Matt Goodwin’s decision to stand for Reform UK in Gorton and Denton has raised eyebrows across the political spectrum. Long seen more as the academic voice of Britain’s realignment rather than a participant in it, his move throws fresh light on the tensions between his own worker‑focused, anti‑elite analysis and the party he has chosen to champion.
When we look at recent defections to them, they appear to be Thatcher‑worshipping free‑marketeers
Matt Goodwin isn’t. He has spent more than a decade arguing that Britain’s political realignment is being driven not by free‑market ideology but by a large, overlooked bloc of voters who feel ignored by the political class. As he put it in National Populism: The Revolt Against Liberal Democracy (2018):
“Large numbers of people feel they have been marginalised, ignored or held in contempt by elites.”

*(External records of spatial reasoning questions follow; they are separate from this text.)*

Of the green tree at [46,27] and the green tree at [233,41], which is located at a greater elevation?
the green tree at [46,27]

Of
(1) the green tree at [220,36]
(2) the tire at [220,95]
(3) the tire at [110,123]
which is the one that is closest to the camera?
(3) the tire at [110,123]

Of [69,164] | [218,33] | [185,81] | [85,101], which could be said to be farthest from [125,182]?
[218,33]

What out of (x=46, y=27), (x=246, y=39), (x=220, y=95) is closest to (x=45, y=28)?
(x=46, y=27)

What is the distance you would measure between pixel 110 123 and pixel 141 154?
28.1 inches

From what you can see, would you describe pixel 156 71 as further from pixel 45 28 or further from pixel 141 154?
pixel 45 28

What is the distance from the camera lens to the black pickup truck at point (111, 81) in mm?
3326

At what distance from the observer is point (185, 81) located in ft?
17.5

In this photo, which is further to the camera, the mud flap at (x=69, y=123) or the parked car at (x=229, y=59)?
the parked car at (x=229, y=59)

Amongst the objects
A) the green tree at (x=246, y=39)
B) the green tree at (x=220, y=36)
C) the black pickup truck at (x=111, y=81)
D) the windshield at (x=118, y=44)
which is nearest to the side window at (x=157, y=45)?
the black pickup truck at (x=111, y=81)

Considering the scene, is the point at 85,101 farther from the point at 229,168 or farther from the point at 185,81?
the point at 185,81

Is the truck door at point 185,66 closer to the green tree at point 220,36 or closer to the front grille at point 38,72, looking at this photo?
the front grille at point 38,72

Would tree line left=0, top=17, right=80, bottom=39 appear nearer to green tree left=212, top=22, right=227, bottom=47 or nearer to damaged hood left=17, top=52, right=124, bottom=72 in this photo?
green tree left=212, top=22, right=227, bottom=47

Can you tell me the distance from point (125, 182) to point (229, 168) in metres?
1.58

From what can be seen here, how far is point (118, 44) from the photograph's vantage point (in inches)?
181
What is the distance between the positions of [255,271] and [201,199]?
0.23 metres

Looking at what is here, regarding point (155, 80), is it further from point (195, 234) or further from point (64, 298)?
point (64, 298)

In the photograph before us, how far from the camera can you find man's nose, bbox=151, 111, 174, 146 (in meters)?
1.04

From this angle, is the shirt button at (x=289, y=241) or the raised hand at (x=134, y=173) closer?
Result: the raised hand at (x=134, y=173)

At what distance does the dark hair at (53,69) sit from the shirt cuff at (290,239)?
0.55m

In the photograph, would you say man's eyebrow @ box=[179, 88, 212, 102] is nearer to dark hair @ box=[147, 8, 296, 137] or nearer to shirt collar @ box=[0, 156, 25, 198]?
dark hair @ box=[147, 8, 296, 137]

He has written extensively about how there is a “forgotten electoral tribe” (the Somewheres) who are centre‑right on social issues but centre‑left on economics. In Values, Voice and Virtue (2023), he argues:
“The gap between the values of the new elite and the values of the wider public has never been greater.”
What does that mean? It means that they will oppose diversity‑based hiring, yet also support protection against unfair dismissal. They’ll oppose trans‑identity teaching in schools, but they’ll not wish to have to fork out for private education because they cannot afford it.
They’ll back renationalisation of utilities and price controls — the opposite of Tory policy in the 1980s.
They are mainly “Old Labour” voters who have seen the Labour Party replace concern for workers with identity and liberal policies favoured by middle‑class leftist graduates. Goodwin’s early work on UKIP made this point clearly. In Revolt on the Right (2014), he wrote:
“UKIP’s support is rooted in deep‑seated social and value divides that the main parties have failed to address.”
This is how the Red Wall narrative was created — by Matt Goodwin and others (David Goodhart, Philip Blond, Jon Cruddas, Lord Glasman). Goodwin’s argument that this realignment is structural, not temporary, is summed up in another line from National Populism:
“National populism is not a momentary spasm but a sustained political force.”
So “Blue Labour/Red Tory” became interchangeable as methods of creating a social conservatism of the left — something to counter‑balance the social and economic liberalism of what Goodwin calls, in Values, Voice and Virtue, the “new elite”:
“Britain is increasingly shaped by a new elite that is more liberal, more global, and more detached from the values of the majority.”
Who has tapped into this?
George Galloway has, with his “Old Left” and unapologetically anti‑Woke Workers Party.
William Clouston has, with the rebranding of the SDP as something quite different from the SDP of old (the Gang of Four including arch‑social liberals Shirley Williams and Roy Jenkins). Today’s SDP is Eurosceptic and socially conservative — more Peter Shore or Austin Mitchell than Tony Benn or Michael Foot.
But one may ask: why did Matt Goodwin not gravitate to Clouston or Galloway? Or maybe talk to the Populist Party or National Distributist Party, who are promoting similar ideas with allies in the Belmont Accord?
The problem, as ever, is that big money controls politics. Minor parties struggle to get funds not because their message is at fault. Quite the opposite. They are principled, not prepared to be bought by donors who seek to control whichever party looks like it will hold the reins of power.
And that’s where we are with Reform UK — Conservative donors backing a new horse as the Tory stallion turns into a lame donkey.
All the while, we have Matt Goodwin embarking upon a campaign to win Gorton and Denton for a party that barely resembles the template of politics he wrote about in his books.
But he is new to party politics, and regardless of the result on February 26th, he is just 44 years of age with time on his side. If Farage does not do a “Rupert” on him (Rupert Lowe forced out for criticising Farage), he can become a potential successor to Farage as the leader of the “New Right.” He can even change the “New Right” to become syncretic — a mix of social conservatism, Distributist protectionist economics, and isolationist foreign policy.
The world is his oyster in that regard, because his books are the blueprint — and they promote a different vision from Reform’s. One that is workerist and strongly anti‑establishment. I suspect (or should I say “hope”) that this is his long‑term game: Reform UK as the vehicle, but with Clouston’s syncretic SDP, plus Lowe and other economic‑nationalist figures as allies in building a new movement when Reform UK inevitably returns to the Tory fold.